Pero muy pronto tuvo claro que las letras no eran el mejor camino para una supervivencia más o menos digna y decidió instalarse en Nueva York para probar suerte como cantautor en el circuito de los clubes folk de la ciudad. Se cruzó con la pintoresca fauna de la Factory de Andy Warhol, se enamoró de Nico, la magnética cantante del debut de The Velvet Undergound, y protagonizó la fugaz aventura amorosa con Janis Joplin que derivó en «Chelsea Hotel # 2», canción de su disco New Skin For The Old Ceremony (1974), el mismo que tiene en su repertorio dos temas («Fiel Commander Cohen» y «Lover Lover Lover») relacionados con su viaje a Israel para animar a las tropas de ese país en la guerra de Yom Kipur.

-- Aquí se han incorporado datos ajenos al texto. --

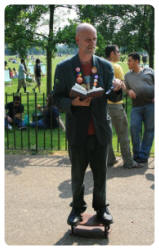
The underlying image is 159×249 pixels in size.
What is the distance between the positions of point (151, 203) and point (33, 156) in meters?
2.97

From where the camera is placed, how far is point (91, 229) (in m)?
3.82

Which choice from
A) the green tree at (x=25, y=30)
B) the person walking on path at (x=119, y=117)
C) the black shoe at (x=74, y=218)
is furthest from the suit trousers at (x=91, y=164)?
the green tree at (x=25, y=30)

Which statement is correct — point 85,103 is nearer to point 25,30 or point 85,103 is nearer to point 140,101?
point 140,101

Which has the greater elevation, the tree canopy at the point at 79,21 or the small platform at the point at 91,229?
the tree canopy at the point at 79,21

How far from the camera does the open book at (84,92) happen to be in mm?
3268

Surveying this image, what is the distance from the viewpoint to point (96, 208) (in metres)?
3.96

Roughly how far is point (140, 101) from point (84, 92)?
335 centimetres

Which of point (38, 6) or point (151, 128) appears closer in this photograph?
point (151, 128)

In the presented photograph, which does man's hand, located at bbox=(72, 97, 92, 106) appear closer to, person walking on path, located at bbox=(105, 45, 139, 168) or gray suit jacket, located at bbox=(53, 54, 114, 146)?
gray suit jacket, located at bbox=(53, 54, 114, 146)

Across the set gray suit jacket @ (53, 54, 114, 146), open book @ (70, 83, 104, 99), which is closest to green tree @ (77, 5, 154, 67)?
gray suit jacket @ (53, 54, 114, 146)

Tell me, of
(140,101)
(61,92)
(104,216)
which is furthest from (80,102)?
(140,101)

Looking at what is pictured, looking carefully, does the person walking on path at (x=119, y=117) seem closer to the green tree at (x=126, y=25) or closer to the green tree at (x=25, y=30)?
the green tree at (x=25, y=30)

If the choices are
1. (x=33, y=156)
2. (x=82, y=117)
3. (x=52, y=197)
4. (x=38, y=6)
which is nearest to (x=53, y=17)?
(x=38, y=6)
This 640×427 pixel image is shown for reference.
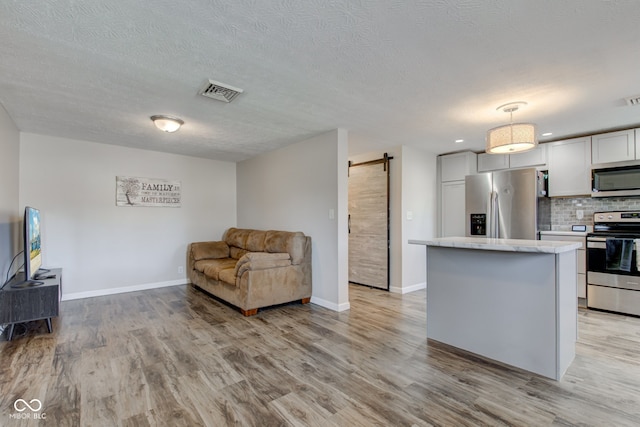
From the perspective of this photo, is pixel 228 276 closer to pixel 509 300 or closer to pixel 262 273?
pixel 262 273

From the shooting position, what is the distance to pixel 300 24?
174 cm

En 1979, Cohen se sacudió la resaca de su complicado encuentro con Spector con Recent Songs, un álbum donde por primera vez cantó con Jennifer Warnes y para el que convocó a un productor más tradicional (Henry Lewy, colaborador de los discos más elogiados de Joni Mitchell). Aunque observados ahora en perspectiva esos primeros doce años de carrera musical lucen ejemplares, la prensa de la época no tuvo muchas contemplaciones: en Inglaterra lo caricaturizaron, asegurando que hacía «música para suicidarse», y en los Estados Unidos tuvo que luchar a brazo partido para que le editen Various Positions (1984), en el que aparecen dos de las cimas de su carrera: «Dance Me to the End of Love», una alusión sagaz a los cantos de los judíos que estaban a punto de ingresar a los hornos crematorios del nazismo, y «Hallelujah», una catedral pop detectada muy pronto e incorporada de inmediato al vivo por Dylan y que también abordaron John Cale, Jeff Buckley, Rufus Wainwright (muchísima gente conoció su versión a través de la exitosa película de animación Shreck), Enrique Morente, Il Divo y decenas de participantes de talents shows.
La década del 90 marcó la consagración de Cohen como artista de culto, un status que quedo patentado con la publicación de I’m Your Fan, disco tributo lleno de figuras: Nick Cave & the Bad Seeds, los Pixies, R.E.M., John Cale, Lloyd Cole y Ian McCulloch (Echo & the Bunnymen), entre otros.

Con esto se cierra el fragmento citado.